Con Ed locked out its union employees at the beginning of the month, when they wouldn't promise not to strike on short notice. Since then, it has been filling the gap by reassigning 5,000 managers to do the field maintenance necessary to keep the grid running through heat waves and brown-outs.
Locked-out workers tried to turn up the pressure yesterday with a noisy demonstration that began outside Con Ed's headquarters on Irving Place and proceeded to Union Square.
The demonstration was large, filing the northern section of Union Square. Utility workers were joined by members of the Service Employees International Union, the Transit Workers Union, the Communication Workers of America, the Retail, Wholesale, and Department Store Union, the United Federation of Teachers, the Steamfitters Union, and the United Auto Workers, Occupy Wall Street, and others. (Full disclosure: Village Voice employees are also members of the UAW.)
The demonstration was also painfully noisy, as most of the union members were equipped with pump-action air horns that made vuvuzelas seem quiet and sonorous by comparison.
The mood in Union Square was optimistic and defiant. Utility workers said they were heartened to see the strong showing from other unions.
"We should be doing this more often," said Ricky Ward, a 45-year-old customer field representative. "Even when we get our jobs back. Organized labor -- we're all one."
That was certainly the message coming from union leadership. "This is not just about the utility workers," said Mike Langford, national president of the UWUA. ""It's about the entire labor movement, around the globe."
A member of the United Auto Workers, who didn't wish to give her name, said the Con Ed labor dispute feels like a landmark battle that will have implications for the rest of organized labor. "This is like Wisconsin," she said. "In this case it's the private-sector, but we're talking about a company that's turning a profit -- a billion dollars in profit. If they can win big concessions from workers in that situation, that's a real bad sign for the rest of us."

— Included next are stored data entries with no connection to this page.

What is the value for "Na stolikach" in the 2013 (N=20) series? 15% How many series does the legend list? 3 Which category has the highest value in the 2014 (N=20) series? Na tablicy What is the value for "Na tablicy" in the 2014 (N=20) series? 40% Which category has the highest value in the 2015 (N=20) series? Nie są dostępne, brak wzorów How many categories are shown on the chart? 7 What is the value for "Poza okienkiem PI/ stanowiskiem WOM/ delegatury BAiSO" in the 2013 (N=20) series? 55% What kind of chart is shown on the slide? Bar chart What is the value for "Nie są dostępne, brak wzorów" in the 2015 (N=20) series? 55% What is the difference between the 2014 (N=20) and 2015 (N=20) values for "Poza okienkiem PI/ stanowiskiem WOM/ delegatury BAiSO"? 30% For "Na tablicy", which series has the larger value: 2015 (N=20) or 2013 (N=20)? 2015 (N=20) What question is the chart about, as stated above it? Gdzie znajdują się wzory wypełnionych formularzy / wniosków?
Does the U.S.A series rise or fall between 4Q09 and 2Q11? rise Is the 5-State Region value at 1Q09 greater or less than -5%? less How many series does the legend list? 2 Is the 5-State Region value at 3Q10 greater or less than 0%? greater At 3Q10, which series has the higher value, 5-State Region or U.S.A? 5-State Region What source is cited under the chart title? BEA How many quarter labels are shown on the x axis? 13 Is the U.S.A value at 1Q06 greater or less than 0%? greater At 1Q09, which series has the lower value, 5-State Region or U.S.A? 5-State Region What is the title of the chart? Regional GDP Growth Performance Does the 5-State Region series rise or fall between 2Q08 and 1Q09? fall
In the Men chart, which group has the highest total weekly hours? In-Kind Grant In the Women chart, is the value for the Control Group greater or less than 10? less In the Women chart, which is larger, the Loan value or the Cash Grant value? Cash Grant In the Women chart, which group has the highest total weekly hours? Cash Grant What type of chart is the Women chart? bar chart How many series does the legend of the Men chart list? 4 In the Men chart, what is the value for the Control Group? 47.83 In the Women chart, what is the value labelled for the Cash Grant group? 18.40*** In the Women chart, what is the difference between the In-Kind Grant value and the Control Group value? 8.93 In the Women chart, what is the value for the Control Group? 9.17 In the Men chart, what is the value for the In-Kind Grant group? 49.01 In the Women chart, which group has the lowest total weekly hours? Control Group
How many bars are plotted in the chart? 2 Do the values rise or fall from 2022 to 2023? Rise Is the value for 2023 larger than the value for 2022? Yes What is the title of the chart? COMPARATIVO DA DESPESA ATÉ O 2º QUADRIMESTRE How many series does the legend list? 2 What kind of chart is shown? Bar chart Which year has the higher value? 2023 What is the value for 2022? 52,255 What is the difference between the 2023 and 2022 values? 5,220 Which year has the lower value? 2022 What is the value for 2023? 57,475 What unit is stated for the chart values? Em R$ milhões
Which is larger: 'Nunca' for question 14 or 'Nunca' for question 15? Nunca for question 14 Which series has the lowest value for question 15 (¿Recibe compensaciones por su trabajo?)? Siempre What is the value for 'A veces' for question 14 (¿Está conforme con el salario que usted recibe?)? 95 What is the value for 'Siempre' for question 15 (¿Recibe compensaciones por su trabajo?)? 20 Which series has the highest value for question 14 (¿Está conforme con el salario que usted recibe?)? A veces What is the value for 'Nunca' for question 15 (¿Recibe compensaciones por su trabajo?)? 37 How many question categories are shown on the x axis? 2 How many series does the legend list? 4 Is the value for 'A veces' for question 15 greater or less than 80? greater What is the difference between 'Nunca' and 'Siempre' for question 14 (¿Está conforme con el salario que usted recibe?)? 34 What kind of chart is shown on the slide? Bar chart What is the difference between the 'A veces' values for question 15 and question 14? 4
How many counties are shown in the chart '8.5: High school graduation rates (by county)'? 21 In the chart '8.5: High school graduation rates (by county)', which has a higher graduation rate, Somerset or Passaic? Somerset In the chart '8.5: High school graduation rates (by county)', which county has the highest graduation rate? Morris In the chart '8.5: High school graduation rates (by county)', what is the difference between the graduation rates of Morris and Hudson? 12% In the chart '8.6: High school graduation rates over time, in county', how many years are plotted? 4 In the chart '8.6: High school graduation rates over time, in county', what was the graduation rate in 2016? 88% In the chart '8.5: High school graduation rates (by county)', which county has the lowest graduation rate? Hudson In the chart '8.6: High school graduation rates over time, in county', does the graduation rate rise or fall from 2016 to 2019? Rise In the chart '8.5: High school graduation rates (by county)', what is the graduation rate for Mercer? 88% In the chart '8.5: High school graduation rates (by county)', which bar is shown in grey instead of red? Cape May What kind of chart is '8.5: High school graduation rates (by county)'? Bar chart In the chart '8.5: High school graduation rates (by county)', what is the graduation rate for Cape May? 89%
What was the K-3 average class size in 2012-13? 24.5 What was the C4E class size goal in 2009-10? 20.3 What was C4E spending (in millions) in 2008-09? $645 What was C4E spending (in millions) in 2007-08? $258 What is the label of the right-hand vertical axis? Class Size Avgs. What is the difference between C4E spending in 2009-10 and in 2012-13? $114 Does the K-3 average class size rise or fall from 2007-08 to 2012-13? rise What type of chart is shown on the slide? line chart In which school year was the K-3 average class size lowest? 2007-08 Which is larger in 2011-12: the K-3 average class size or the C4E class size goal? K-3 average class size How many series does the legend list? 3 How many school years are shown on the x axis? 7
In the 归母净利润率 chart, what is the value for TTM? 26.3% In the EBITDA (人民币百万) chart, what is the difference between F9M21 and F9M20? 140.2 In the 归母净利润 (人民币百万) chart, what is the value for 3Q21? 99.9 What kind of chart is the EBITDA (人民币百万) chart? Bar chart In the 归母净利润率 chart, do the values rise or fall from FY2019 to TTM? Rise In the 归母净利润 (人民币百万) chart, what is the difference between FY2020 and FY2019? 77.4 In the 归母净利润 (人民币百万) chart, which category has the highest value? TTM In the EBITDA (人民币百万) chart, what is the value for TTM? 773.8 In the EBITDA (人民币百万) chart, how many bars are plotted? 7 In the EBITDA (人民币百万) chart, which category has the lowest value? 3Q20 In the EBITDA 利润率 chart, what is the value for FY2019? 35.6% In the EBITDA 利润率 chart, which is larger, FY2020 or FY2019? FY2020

That sense of common purpose found expression yesterday in an aggressive and class-conscious vocabulary reminiscent of that of Occupy Wall Street.
"We have to do whatever it takes to put the 1 percent back in their place," AFL-CIO National President Richard Trumka told the crowd.
Local 1-2 President exhorted the crowd to press its demands through street protests. "We have to learn a lesson from Dr. Martin Luther King," he said. "We have to take it to the streets."